Another simple example might be the contact information for a resource/service. This is an operations matter, not a service function matter. If we want to change this for all our services, it would be simplest to do this by editing the resource metadata for all affected services, probably in some registry portal, ideally with some sort of global edit.
If on the other hand, we have to do this at the level of the deployed service, the service may be deployed on a protected, configuration controlled, operational server (our production services here are as I am sure they are at many other sites). We can't just go edit those XML files. It can be fixed in a test version (which is probably not registered) but we may have to wait a week or so for any change to propagate to the production version. If on the other hand the resource metadata is curated by a registry, we can login and change it immediately.

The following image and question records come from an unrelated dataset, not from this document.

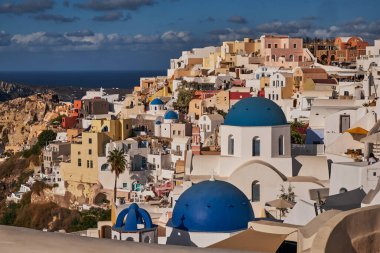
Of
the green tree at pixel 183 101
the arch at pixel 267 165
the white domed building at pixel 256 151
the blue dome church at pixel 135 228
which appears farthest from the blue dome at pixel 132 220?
the green tree at pixel 183 101

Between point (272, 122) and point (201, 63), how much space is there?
141 ft

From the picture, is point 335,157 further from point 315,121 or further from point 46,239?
point 46,239

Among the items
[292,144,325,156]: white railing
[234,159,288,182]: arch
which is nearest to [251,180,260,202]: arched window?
[234,159,288,182]: arch

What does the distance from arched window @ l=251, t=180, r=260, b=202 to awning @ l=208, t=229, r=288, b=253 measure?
30.9 ft

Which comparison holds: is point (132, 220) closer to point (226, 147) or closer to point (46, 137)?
point (226, 147)

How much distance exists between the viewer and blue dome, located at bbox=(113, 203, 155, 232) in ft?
58.6

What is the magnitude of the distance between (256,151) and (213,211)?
643 cm

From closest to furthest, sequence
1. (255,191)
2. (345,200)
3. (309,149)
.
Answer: (345,200) < (255,191) < (309,149)

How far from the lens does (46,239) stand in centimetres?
663

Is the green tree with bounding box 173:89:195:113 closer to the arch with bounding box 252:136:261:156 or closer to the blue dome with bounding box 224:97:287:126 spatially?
the blue dome with bounding box 224:97:287:126

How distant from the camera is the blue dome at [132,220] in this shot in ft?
58.6

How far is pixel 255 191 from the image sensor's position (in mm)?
23641

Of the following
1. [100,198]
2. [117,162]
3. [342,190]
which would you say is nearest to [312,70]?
[117,162]

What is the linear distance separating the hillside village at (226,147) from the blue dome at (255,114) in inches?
1.7
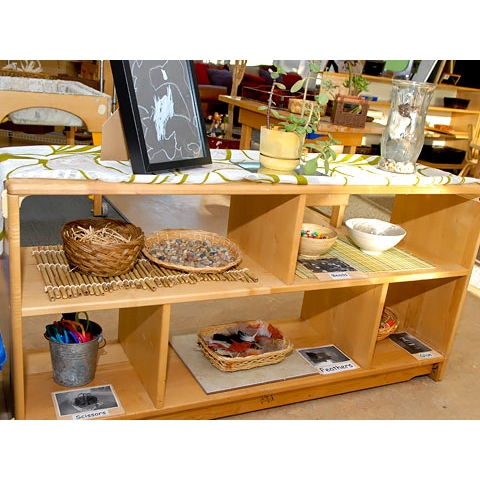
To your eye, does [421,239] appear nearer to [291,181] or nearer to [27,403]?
[291,181]

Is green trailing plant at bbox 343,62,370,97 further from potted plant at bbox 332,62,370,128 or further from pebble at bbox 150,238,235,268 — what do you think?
pebble at bbox 150,238,235,268

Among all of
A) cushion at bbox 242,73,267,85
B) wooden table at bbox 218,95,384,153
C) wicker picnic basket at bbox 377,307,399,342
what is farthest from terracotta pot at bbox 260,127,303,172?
cushion at bbox 242,73,267,85

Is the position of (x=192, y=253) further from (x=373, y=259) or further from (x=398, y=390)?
(x=398, y=390)

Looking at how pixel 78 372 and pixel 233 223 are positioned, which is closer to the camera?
pixel 78 372

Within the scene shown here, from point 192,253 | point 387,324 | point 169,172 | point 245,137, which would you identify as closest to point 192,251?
point 192,253

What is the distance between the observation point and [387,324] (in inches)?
100

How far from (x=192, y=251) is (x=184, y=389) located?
0.48 metres

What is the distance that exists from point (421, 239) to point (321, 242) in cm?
62

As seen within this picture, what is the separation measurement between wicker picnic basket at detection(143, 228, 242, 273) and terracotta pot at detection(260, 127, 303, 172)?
0.36 meters

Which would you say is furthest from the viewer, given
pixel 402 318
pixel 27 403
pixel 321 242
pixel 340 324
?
pixel 402 318

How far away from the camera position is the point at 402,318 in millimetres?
2781

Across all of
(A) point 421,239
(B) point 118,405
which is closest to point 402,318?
(A) point 421,239
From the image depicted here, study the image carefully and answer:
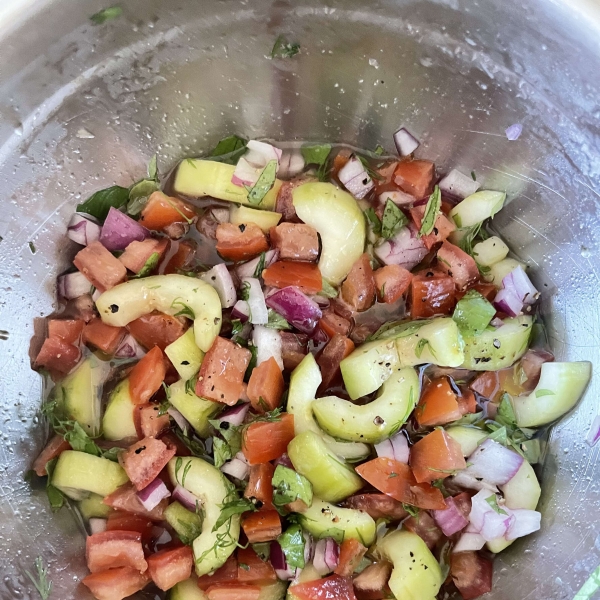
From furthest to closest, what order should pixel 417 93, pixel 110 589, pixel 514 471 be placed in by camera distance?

If the entire VOResource record comes from the service, what happens to our ability to enter/review/edit resource metadata in the registry, using the nice GUIs, possibly SQL-based tools, verifiers, etc. available? What *will* happen is that the user will review and edit this information in a registry portal, then the next time the VOResource is updated from the service, the entire record will be blown away. In effect there is no longer any point to having an administrative interface to the registry; to do anything with the resource metadata we have to edit the low level XML directly at the service level (most VO users should never even see things at this level).

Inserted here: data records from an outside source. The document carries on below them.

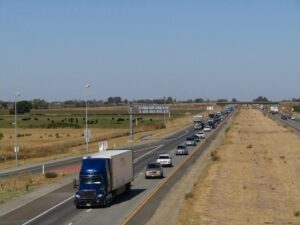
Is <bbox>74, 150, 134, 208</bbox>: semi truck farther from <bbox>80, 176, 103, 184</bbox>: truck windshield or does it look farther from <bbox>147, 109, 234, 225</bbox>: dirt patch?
<bbox>147, 109, 234, 225</bbox>: dirt patch

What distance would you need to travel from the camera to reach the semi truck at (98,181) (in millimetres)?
35250

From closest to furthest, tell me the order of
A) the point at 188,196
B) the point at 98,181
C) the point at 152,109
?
the point at 98,181 < the point at 188,196 < the point at 152,109

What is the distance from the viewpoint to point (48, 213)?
34.1 metres

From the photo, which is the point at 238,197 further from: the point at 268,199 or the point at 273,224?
the point at 273,224

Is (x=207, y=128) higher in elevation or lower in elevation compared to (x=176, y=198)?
lower

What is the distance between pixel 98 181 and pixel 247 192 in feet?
37.9

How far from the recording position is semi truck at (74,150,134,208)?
35.2 meters

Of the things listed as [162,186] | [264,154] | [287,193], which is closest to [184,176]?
[162,186]

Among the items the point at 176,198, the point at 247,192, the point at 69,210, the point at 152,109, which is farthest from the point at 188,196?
the point at 152,109

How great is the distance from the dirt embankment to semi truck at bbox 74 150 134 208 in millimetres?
4305

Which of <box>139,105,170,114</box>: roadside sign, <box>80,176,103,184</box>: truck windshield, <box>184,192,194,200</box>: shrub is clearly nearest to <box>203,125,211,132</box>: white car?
<box>139,105,170,114</box>: roadside sign

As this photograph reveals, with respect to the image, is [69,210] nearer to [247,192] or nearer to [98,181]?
[98,181]

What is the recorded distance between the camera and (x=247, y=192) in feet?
140

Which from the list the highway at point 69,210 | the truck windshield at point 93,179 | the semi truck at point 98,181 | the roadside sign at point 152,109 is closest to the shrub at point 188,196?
the highway at point 69,210
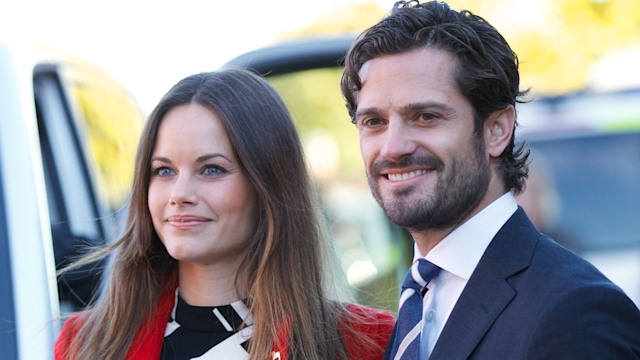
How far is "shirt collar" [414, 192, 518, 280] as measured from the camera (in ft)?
9.06

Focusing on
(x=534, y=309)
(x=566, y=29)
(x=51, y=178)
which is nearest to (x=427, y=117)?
(x=534, y=309)

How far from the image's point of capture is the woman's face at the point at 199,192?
10.6ft

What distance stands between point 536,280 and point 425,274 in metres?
0.37

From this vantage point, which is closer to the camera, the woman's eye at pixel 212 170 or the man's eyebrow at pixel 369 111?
the man's eyebrow at pixel 369 111

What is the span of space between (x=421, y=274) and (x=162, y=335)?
2.92 feet

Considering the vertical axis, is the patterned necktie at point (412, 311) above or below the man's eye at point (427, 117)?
below

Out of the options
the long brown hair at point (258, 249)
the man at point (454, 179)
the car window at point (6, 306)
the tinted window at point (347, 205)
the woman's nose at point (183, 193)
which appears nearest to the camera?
the man at point (454, 179)

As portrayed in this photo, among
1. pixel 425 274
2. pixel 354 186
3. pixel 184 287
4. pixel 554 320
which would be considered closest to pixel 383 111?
pixel 425 274

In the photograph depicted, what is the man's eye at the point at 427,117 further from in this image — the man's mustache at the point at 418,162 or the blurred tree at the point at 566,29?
the blurred tree at the point at 566,29

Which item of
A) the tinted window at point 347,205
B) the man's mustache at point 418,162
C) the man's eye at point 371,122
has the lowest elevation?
the tinted window at point 347,205

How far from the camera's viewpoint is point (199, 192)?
10.6 ft

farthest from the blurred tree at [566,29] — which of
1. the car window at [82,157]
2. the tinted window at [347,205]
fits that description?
the car window at [82,157]

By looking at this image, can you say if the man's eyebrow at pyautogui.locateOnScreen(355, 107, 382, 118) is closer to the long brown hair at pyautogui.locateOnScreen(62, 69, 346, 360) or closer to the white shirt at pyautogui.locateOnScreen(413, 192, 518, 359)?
the white shirt at pyautogui.locateOnScreen(413, 192, 518, 359)

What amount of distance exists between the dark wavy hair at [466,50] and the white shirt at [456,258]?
15 centimetres
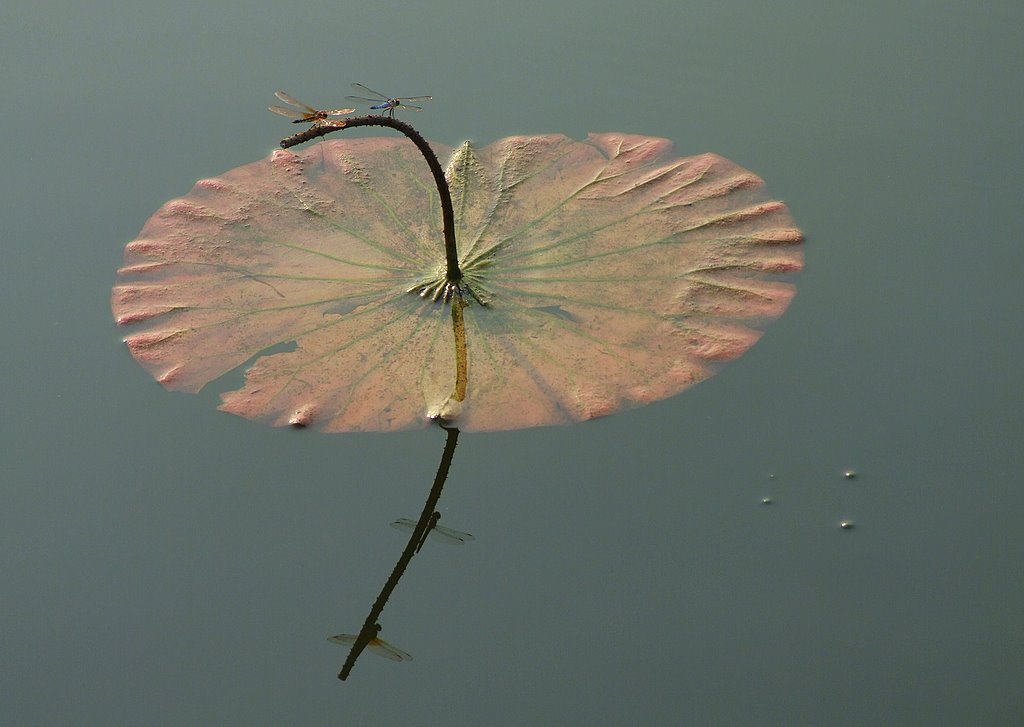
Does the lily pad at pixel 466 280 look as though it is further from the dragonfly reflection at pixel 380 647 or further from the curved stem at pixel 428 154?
the dragonfly reflection at pixel 380 647

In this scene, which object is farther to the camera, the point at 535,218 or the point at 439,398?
the point at 535,218

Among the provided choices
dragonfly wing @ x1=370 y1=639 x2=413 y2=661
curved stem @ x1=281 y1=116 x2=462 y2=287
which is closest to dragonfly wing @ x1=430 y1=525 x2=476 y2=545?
dragonfly wing @ x1=370 y1=639 x2=413 y2=661

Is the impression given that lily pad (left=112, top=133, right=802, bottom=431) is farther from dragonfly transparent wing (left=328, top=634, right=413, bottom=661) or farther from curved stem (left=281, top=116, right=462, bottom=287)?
dragonfly transparent wing (left=328, top=634, right=413, bottom=661)

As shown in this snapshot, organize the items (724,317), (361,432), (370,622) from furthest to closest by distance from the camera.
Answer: (724,317) → (361,432) → (370,622)

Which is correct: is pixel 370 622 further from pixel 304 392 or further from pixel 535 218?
pixel 535 218

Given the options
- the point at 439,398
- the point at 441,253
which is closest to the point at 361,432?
the point at 439,398

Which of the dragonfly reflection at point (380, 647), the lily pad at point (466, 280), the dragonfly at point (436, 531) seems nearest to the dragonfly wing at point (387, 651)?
the dragonfly reflection at point (380, 647)

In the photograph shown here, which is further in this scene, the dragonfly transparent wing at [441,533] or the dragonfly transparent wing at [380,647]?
the dragonfly transparent wing at [441,533]

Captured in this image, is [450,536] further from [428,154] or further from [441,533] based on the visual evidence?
[428,154]
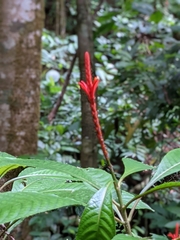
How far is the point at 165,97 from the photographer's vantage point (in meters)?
1.44

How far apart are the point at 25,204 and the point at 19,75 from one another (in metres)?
1.10

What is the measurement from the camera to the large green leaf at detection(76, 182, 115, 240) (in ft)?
1.06

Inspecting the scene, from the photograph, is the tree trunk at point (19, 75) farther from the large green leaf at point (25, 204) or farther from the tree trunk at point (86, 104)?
the large green leaf at point (25, 204)

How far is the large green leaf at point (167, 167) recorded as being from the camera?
392mm

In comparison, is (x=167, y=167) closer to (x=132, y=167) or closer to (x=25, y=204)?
(x=132, y=167)

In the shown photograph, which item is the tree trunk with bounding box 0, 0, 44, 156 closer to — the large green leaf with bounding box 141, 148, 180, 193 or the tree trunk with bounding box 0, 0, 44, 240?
the tree trunk with bounding box 0, 0, 44, 240

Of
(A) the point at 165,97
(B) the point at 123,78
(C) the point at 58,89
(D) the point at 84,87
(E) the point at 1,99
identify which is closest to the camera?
(D) the point at 84,87

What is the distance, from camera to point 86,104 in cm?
124

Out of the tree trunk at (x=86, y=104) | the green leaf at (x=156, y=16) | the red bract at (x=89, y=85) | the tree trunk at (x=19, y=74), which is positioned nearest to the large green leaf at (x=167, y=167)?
the red bract at (x=89, y=85)

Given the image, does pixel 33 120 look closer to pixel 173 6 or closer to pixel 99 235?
pixel 99 235

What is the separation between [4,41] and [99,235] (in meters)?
1.16

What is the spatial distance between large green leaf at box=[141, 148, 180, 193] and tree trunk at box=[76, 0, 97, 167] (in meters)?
0.78

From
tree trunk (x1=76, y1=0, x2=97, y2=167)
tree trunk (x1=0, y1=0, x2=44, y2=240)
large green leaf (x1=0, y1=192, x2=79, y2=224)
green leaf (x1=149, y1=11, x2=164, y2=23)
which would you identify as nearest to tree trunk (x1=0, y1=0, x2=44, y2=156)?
tree trunk (x1=0, y1=0, x2=44, y2=240)

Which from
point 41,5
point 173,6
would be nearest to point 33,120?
point 41,5
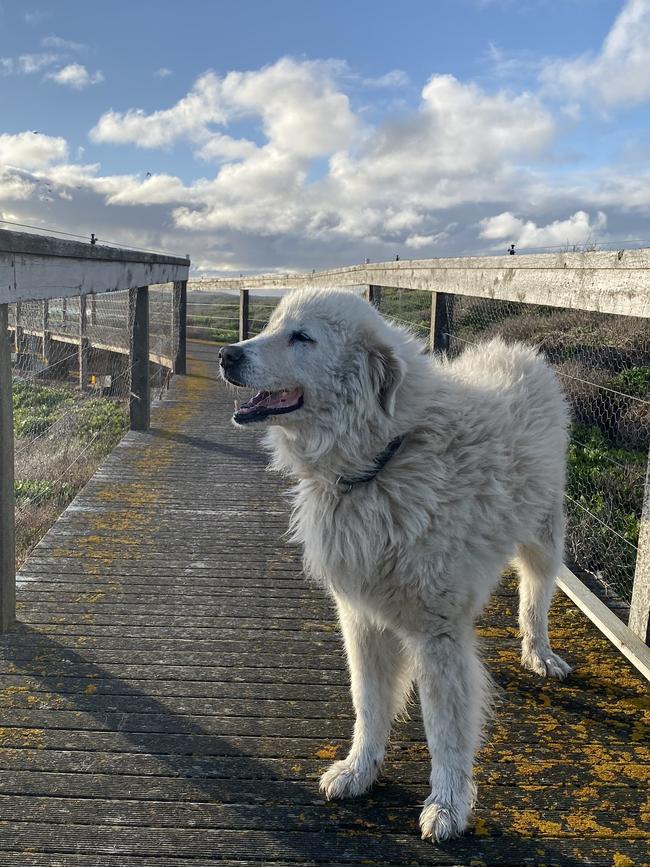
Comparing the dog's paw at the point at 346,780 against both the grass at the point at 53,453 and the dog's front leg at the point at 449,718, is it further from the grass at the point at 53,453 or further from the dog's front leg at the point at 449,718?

My suggestion is that the Resource Registry should manage and curate high level resource metadata; it also should cache and search service metadata, and might also cache/search "fine-grained" metadata. The getCapabilities operation for a service can return the service metadata, i.e., the "capability" element of a VOResource record for a service, as defined by the service developers. When updated, this would blow away the previous capability element, but the update operation would leave all other elements of the VOResource intact. If an independent tool, for example a foot print service, should update the Coverage portion of the resource metadata, this would in turn leave the service metadata unaffected. Likewise, updating cached column metadata for a table should not affect the resource metadata for the parent data collection.
> What you say makes sense, Doug, but only if the person maintaining the
> resource metadata is different from the one maintaining the service
> metadata.
Note that the service metadata itself (stuff like MaxSR, MaxRecords, which optional capabilities the service instance implements, input parameters, etc.) is all or nearly all simple stuff which can be autogenerated by a good service implementation or framework from knowledge fundamental to the basic functioning of the service. It only needs to change when the service changes, and ideally will be automatically updated in the registry when a new version gets deployed.
On Tue, 8 May 2007, Tony Linde wrote:
> What you say makes sense, Doug, but only if the person maintaining the
> resource metadata is different from the one maintaining the service
> metadata. I'd always assumed that the service is the resource (ie, the
> resource entry points to the service) and vice versa (ie, the service is
> known about only through the resource entry), a one-to-one relationship so
> to speak.
>
> In what way are they not the same and how do you have it that different
> people maintain the sets of metadata?
>
> [BTW - I don't think this affects the registry discussion as we've accepted
> for a long time that you might have the metadata accessible from the
> service, even that you could have only a minimal entry in the registry with
> detailed metadata only available from the service.]
>
> Cheers,
> Tony.
>
>> -----Original Message-----
>> From: owner-dal-at-eso.org [mailto:owner-dal-at-eso.org] On Behalf Of Doug
>> Tody
>> Sent: 08 May 2007 19:51
>> To: Paul Harrison
>> Cc: grid-at-ivoa.net; dal-at-ivoa.net
>> Subject: Re: New version of VO Support Interfaces: v0.26
>>
>> Hi Paul -
>>
>> I agree with most of what you say. The service provider (not
>> necessarily implementer or operations team) is the ultimate source
>> of all information describing the service. The key issue is
>> that *resource* metadata, describing the service at a high level,
>> has nothing to do with the basic functioning of the service; the
>> service should describe only what it knows about, that is, itself
>> (the service metadata) and any data it manages. The key problem with
>> putting an entire VOResource at the level of the service, is that we
>> are then requiring the service to curate resource metadata. I think
>> the Resource Registry is much better suited to curating Resource
>> Metadata, describing the relationships between related resources,
>> ensuring resource metadata completeness and integrity, and so forth.